À
Luiz Alfredo Aranha D’ascragnolle Taunay
Presidente do Jockey Club Brasileiro
Carta Aberta
Caro Presidente,
AUSTERIDADE
Só agora pude ler com calma a sua carta de fevereiro do corrente ano na qual, logo de cara, somos brindados com uma redução no custeio do JCB, com importância superior a R$ 5 milhões, o que vem a corroborar com tudo que foi dito neste site pela diretoria da ACPCPSI. Essa quantia representa – para um clube de corrida de cavalos –, poder patrocinar mais quatro GPs Brasil por ano, o que seria uma injeção na veia da nossa instituição.
Algumas reduções saltam aos olhos, tais como o valor que era pago para fornecimento de oxigênio, lixo, assessoria de imprensa, limpeza, tratamento de água, advogados externos e etc... Sem querer entrar no mérito, fica claro que uma avalanche de “água” escorria pelos dedos do clube. A folha de pagamento ser desonerada em mais de R$ 1 milhão (penso que ainda vai cair muito) sempre foi uma reivindicação coletiva dos associados, e nossa em particular.

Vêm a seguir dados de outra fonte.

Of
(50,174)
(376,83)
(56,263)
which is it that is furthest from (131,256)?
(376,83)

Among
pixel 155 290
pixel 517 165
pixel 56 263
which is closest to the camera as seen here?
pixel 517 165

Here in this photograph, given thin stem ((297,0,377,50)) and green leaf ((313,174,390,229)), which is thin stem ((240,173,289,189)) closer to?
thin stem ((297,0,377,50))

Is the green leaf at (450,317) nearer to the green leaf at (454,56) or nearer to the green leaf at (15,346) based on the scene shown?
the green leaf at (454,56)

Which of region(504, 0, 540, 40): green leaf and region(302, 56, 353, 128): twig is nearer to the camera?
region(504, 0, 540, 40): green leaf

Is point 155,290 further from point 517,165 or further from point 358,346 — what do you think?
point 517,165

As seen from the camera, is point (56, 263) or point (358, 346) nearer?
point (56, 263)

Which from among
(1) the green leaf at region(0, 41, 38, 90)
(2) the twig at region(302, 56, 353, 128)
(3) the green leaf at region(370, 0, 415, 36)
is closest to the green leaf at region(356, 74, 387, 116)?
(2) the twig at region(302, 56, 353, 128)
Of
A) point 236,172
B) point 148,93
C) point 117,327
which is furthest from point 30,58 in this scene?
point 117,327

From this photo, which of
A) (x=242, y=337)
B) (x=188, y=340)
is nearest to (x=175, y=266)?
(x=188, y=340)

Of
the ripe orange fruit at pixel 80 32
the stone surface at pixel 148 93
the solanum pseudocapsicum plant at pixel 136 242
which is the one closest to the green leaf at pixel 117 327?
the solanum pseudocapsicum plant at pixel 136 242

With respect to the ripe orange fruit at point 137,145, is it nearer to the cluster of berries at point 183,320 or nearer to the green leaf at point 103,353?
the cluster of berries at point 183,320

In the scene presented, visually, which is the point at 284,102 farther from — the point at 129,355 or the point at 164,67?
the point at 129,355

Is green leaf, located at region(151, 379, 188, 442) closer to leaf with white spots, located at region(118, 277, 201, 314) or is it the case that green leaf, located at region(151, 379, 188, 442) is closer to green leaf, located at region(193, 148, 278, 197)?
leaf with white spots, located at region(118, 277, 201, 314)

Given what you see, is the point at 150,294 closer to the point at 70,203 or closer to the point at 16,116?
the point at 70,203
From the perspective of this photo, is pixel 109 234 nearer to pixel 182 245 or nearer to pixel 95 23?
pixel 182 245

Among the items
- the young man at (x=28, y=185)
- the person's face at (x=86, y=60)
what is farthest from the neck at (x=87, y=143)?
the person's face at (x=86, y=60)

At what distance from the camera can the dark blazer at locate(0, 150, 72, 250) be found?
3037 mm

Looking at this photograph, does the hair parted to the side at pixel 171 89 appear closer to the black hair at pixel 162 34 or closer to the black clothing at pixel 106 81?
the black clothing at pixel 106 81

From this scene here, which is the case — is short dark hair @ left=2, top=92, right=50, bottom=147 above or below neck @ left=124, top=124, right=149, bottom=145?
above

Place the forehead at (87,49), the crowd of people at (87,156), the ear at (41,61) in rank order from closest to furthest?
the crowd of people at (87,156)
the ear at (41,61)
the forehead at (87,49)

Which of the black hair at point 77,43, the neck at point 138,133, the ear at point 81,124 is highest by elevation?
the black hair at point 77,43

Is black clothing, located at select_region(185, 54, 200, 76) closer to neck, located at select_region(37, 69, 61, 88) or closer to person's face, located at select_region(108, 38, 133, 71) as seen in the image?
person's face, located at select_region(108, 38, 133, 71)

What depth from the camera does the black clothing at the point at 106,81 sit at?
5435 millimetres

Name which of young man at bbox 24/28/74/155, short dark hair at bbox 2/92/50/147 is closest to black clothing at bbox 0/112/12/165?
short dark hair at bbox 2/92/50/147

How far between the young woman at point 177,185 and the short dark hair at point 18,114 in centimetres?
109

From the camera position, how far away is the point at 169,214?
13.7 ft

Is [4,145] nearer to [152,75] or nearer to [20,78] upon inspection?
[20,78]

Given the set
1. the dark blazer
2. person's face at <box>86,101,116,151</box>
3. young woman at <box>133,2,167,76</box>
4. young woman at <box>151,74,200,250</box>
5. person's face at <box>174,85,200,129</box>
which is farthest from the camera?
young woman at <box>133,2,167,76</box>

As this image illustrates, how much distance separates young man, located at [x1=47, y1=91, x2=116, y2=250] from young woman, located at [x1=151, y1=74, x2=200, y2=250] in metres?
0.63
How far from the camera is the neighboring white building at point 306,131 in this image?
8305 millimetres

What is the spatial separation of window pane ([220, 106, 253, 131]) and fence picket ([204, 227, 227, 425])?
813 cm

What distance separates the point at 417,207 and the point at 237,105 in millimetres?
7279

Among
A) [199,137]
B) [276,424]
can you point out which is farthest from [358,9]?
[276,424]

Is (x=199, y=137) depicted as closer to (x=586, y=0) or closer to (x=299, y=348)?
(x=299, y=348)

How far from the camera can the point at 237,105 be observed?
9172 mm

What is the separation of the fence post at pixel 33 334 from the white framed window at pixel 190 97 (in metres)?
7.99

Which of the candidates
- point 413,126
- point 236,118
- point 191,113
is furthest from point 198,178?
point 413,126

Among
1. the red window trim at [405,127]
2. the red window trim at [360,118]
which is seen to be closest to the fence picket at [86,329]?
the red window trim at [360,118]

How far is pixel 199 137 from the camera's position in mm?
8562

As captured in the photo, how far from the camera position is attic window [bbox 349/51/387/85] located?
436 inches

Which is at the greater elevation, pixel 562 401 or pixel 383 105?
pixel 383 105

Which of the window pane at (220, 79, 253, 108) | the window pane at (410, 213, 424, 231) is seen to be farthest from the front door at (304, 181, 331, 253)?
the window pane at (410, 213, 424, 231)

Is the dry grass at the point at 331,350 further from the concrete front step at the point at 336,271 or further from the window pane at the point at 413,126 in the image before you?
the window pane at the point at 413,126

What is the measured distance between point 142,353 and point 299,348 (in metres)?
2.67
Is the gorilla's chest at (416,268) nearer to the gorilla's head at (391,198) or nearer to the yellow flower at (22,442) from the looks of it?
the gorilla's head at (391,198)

Outro ponto que sempre defendemos foi a redução na taxa de transferência, sob a alegação de que a mesma seria positiva para os cofres da instituição. Na sua “Prestação de Contas” restou provado aquela assertiva, já que a diminuição de R$ 100 mil para R$ 60 mil (ainda cabe espaço para diminuir mais) o clube teve um faturamento extra de quase R$ 2 milhões.

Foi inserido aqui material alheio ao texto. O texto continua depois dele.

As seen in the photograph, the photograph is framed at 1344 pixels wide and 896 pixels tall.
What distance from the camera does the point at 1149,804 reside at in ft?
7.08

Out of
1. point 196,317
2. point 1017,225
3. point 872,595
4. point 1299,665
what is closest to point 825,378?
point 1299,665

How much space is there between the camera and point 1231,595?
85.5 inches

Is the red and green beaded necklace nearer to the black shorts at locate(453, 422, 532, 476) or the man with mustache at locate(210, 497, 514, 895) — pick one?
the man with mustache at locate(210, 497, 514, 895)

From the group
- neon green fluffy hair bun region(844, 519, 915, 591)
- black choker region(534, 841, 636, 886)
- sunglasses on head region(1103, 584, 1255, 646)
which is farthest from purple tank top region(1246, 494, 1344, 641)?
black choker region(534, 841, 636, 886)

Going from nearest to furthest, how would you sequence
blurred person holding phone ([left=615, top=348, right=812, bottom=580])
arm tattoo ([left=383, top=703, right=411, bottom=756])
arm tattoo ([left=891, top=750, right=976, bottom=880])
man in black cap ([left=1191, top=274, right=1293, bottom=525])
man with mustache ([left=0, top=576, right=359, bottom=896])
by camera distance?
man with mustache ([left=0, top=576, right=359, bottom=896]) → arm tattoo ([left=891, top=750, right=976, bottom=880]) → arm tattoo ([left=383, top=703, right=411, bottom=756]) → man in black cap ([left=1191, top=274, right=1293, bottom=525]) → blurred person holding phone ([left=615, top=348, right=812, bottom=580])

Vejo também que a sua gestão conseguiu melhorar o Contrato firmado para realização do “Rio Open”, conseguindo “Reforço de Carga e Troca de Iluminação”, tudo isso por parte da empresa produtora do evento, além de um naipe de benfeitorias (não eleitoreiras) realizadas na Sede da Lagoa. A troca do relógio da Longines (R$ 500 mil), por um idêntico (R$ 30 mil) mostra que se não déssemos um basta – como de fato demos – os nossos “bezerros”, uma hora dessas, já estariam no brejo.

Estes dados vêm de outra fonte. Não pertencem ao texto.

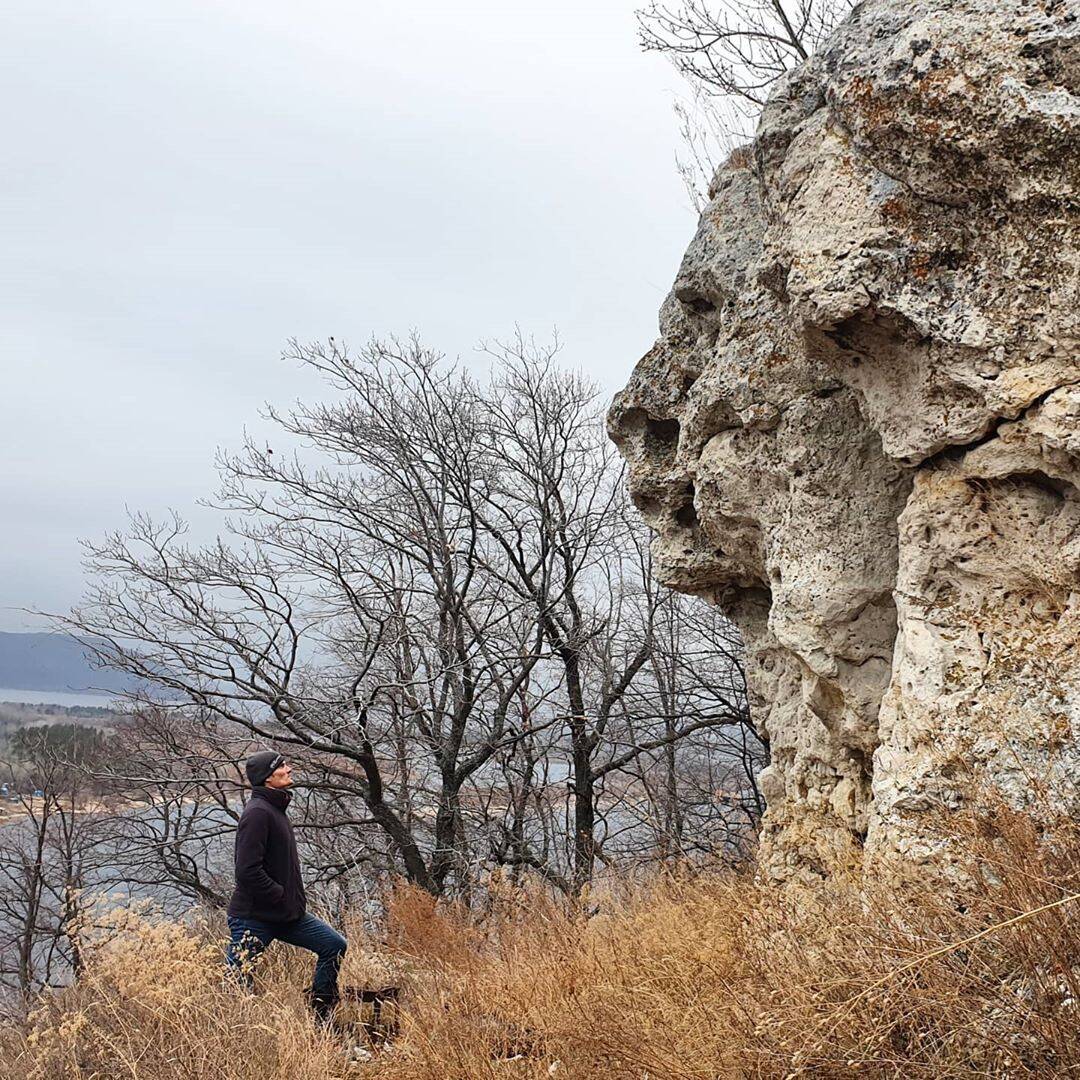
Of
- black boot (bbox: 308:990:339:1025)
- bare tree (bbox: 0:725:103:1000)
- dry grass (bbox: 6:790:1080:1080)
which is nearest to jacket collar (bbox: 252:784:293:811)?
dry grass (bbox: 6:790:1080:1080)

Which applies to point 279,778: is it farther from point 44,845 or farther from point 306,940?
point 44,845

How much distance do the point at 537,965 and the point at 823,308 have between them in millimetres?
3589

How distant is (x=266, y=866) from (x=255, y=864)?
0.20m

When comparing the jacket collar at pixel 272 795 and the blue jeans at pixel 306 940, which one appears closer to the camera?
the blue jeans at pixel 306 940

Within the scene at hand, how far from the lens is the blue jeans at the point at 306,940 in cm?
509

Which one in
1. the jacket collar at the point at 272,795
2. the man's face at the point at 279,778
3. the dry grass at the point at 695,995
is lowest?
the dry grass at the point at 695,995

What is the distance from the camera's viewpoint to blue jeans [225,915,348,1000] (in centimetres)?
509

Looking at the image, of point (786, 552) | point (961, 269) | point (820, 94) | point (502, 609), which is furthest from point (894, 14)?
point (502, 609)

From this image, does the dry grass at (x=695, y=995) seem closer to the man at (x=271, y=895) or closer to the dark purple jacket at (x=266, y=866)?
the man at (x=271, y=895)

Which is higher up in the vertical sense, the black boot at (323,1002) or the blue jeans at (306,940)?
the blue jeans at (306,940)

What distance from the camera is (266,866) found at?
5234 millimetres

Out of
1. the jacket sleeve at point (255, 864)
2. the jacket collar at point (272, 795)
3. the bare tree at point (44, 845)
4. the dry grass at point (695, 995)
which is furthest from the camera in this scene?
the bare tree at point (44, 845)

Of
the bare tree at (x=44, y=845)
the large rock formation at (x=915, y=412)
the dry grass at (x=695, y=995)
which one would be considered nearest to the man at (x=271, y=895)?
the dry grass at (x=695, y=995)

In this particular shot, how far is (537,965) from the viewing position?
15.1 ft
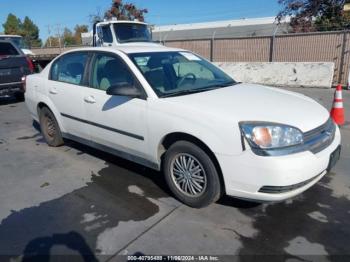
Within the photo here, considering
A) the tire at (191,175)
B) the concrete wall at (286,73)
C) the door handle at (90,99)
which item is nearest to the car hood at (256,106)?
the tire at (191,175)

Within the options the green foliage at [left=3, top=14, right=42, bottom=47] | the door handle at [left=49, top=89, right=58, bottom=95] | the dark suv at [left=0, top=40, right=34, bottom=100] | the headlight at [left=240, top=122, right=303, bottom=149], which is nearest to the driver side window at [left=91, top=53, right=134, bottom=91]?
the door handle at [left=49, top=89, right=58, bottom=95]

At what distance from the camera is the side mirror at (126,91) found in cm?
360

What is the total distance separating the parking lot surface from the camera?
9.39 feet

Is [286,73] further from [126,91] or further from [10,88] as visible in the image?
[126,91]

Outra coisa que sempre defendemos foi a utilização dos funcionários do clube para execução de determinados serviços (incluindo a controvertida poda de árvores). Vejo que o seu mandato caminhou nesta direção economizando mão de obra para serviços diversos, como: telhados, reforma da sauna seca, construção de sauna a vapor e a sala das joquetas.
TRANSPARÊNCIA
Neste tópico, vai aqui um ESPECIAL pedido, algo muito importante para a nossa sociedade, que seria disponibilizar a íntegra do, também controvertido, Livro Razão do JCB (aquele que não foi hackeado), o que poderia ser feito através do “Sistema Multi Clubes”, protegido por senha, acabando de vez – presente e futuro –, com a possibilidade de alguém onerar o clube com despesas, digamos, horripilantes, tais como múltiplas viagens internacionais (que já acarretaram frondosos reembolsos) e jantares, espetaculares, no Fasano que contribuíram apenas para a indústria de bebidas francesa e não para o PSI. Quanto a isso, sempre soubemos (até nos períodos mais fervorosos de OPOSIÇÃO aos seus mandatos), que não seria o seu caso onerar desta forma o caixa do clube.
Com relação a este tópico ainda, preciso transmitir–lhe o desejo dos associados (de muitos deles) para que a atual administração possa dar uma versão correta do que foi feito com vários objetos do clube que parece terem ido embora da Sede, tais como móveis, tapetes, piano, fontes e etc...
No mais, particularmente, como, desde as eleições, não tive oportunidade de lhe encontrar, desejo–lhe sorte para levar esta instituição adiante.